Extract:
((

While cell-cycle inhibitors offer promising opportunities in targeting cancer cell cycles, specifically in the areas of interactions and pathways altered, there are some bottlenecks in this area of research, according to Spiro Rombotis, president and CEO of Cyclacel Pharmaceuticals (www.cyclacel.com), who discussed CDK inhibitors. “For instance, there is no broad agreement about the target profile,” he explained. “People tried to generalize inhibitors that targeted single enzymes, but cancer cells get around this. We need multikinase drugs and ways to optimize them.”

Rombotis added that there was a lack of predictable value from experiments, because animal models could not predict how humans would respond to cell-cycle inhibitors. Finally, according to Rombotis, we are still in the embryonic stages of the biomarker era when we are getting real samples from patients, not lab samples, as an alternative to animal studies.

))

Complete the following:
[1] Translate this sentence from the passage on cell-cycle inhibitors into Spanish: "We need multikinase drugs and ways to optimize them."
[2] Please carry the passage on cell-cycle inhibitors further with one more paragraph, beginning right after its final sentence.
The data that come next are not needed here.

Entries supplied:
((

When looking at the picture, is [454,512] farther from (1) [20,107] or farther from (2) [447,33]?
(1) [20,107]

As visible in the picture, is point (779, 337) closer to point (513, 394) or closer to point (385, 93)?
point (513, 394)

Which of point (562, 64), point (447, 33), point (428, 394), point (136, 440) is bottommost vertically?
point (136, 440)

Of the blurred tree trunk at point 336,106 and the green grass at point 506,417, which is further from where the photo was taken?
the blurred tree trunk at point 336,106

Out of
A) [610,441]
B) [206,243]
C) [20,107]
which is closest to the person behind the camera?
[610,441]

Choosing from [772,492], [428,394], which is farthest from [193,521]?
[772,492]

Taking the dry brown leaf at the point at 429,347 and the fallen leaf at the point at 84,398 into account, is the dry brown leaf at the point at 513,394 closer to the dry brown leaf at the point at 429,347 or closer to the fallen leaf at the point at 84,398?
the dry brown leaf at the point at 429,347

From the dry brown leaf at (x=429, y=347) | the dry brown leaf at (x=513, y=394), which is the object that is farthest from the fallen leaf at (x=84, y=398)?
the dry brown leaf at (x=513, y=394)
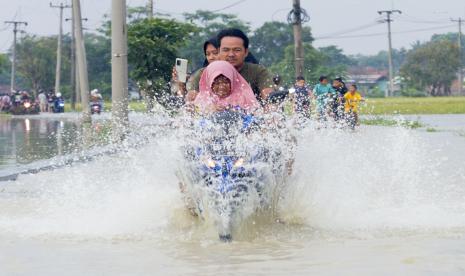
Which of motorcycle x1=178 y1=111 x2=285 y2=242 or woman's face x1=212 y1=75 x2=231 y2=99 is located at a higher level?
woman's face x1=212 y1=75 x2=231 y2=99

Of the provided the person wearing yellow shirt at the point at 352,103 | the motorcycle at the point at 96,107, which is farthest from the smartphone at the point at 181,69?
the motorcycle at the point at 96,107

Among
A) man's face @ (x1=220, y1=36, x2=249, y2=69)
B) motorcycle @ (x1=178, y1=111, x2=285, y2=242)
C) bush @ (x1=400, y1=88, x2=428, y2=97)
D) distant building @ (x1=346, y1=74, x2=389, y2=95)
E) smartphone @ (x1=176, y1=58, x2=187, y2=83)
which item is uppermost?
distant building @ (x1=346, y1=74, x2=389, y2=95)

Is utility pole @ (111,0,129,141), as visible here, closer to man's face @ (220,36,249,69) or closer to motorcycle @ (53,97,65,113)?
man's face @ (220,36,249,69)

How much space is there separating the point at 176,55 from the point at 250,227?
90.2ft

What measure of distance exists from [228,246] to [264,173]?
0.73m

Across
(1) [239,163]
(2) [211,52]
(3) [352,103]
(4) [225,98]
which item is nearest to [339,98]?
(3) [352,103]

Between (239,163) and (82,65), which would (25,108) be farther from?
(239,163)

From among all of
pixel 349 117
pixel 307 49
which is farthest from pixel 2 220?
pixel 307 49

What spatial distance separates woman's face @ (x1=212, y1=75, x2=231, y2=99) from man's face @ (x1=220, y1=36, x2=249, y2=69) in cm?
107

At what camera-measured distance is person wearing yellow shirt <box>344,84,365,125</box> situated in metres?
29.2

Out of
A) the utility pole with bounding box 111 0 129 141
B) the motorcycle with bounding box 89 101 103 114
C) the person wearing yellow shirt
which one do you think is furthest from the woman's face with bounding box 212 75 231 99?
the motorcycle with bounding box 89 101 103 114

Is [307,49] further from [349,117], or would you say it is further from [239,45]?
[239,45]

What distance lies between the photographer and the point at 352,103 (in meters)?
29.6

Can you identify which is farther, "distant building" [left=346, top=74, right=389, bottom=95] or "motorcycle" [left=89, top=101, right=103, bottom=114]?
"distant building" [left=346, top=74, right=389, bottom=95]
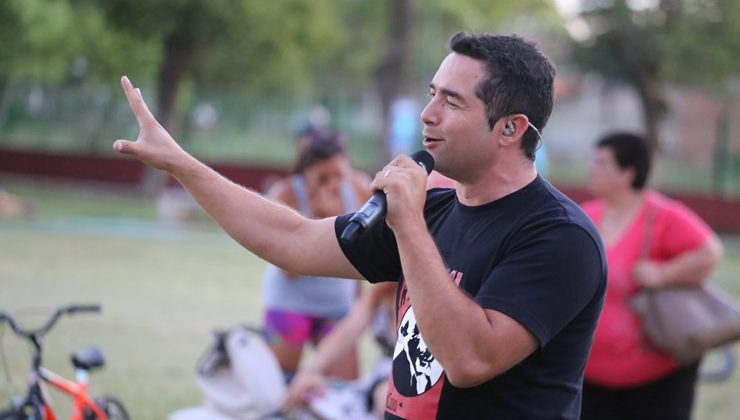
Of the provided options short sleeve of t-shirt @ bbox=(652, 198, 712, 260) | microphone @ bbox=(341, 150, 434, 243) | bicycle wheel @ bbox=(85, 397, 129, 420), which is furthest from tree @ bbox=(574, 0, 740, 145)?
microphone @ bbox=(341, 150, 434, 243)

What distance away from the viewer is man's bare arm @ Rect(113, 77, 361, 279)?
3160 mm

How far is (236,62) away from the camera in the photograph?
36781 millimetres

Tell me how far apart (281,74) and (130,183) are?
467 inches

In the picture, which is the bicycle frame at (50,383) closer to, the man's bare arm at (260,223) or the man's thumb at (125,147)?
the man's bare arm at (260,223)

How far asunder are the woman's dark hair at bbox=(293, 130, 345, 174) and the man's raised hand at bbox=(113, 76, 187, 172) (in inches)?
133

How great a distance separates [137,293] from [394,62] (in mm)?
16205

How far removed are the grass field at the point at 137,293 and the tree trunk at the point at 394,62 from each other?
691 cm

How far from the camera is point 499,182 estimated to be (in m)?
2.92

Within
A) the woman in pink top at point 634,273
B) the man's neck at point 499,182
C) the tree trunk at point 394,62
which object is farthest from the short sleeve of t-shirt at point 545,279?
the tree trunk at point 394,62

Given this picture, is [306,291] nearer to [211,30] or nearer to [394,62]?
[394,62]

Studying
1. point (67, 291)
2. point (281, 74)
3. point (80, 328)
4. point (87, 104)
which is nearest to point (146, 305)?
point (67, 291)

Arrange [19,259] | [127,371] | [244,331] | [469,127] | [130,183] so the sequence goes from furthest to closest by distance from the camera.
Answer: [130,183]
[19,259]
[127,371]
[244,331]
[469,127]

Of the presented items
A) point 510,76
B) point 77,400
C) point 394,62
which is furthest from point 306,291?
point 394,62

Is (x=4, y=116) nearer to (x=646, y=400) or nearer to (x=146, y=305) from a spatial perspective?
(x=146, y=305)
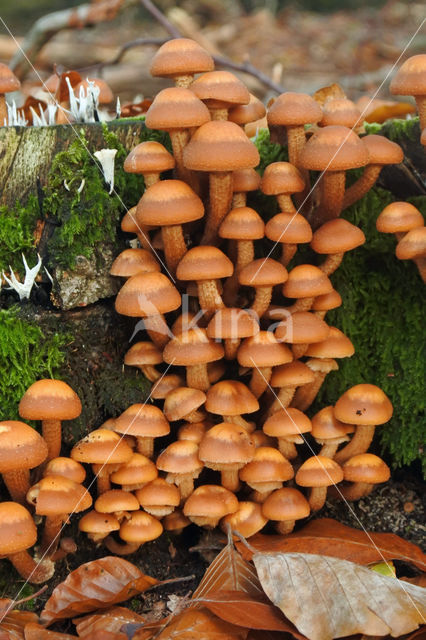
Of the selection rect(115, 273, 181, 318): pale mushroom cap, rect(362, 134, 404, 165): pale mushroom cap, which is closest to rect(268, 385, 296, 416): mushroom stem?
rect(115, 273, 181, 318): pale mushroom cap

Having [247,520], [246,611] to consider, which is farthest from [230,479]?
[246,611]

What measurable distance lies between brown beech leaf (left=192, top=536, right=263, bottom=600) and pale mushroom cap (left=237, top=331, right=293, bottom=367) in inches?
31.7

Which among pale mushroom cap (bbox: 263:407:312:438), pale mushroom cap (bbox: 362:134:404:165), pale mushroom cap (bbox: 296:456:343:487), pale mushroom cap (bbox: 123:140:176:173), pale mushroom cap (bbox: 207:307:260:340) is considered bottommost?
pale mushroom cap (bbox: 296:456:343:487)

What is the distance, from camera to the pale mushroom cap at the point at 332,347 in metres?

))

Results for the exercise:
[1] Necesitamos fármacos multicinasa y formas de optimizarlos.

[2]
Proteomics and Cancer

In a session called “Proteomics: A Strategy for Translating Discoveries to the Cancer Clinic,” panelists outlined a strategy for the advancement of clinical proteomic technologies that perform consistently across platforms as well as describing instruments and laboratories to facilitate biomarker discovery. Highlights of the session, chaired by Henry Rodriguez, Ph.D., director of clinical proteomic technologies for cancer at the NCI, and including Steven A. Carr, Ph.D., director of proteomics at the Broad Institute, were identifying the major instruments and technologies used in proteomic research and clinical proteomic applications, identifying cellular and molecular pathways linked to tumorigenesis, describing proteomic alterations that may reflect the onset of these pathways and be measured within the serum/plasma proteome, and describing and comparing proteomic data representation, including qualitative measurements from technologies such as LC-MS/MS.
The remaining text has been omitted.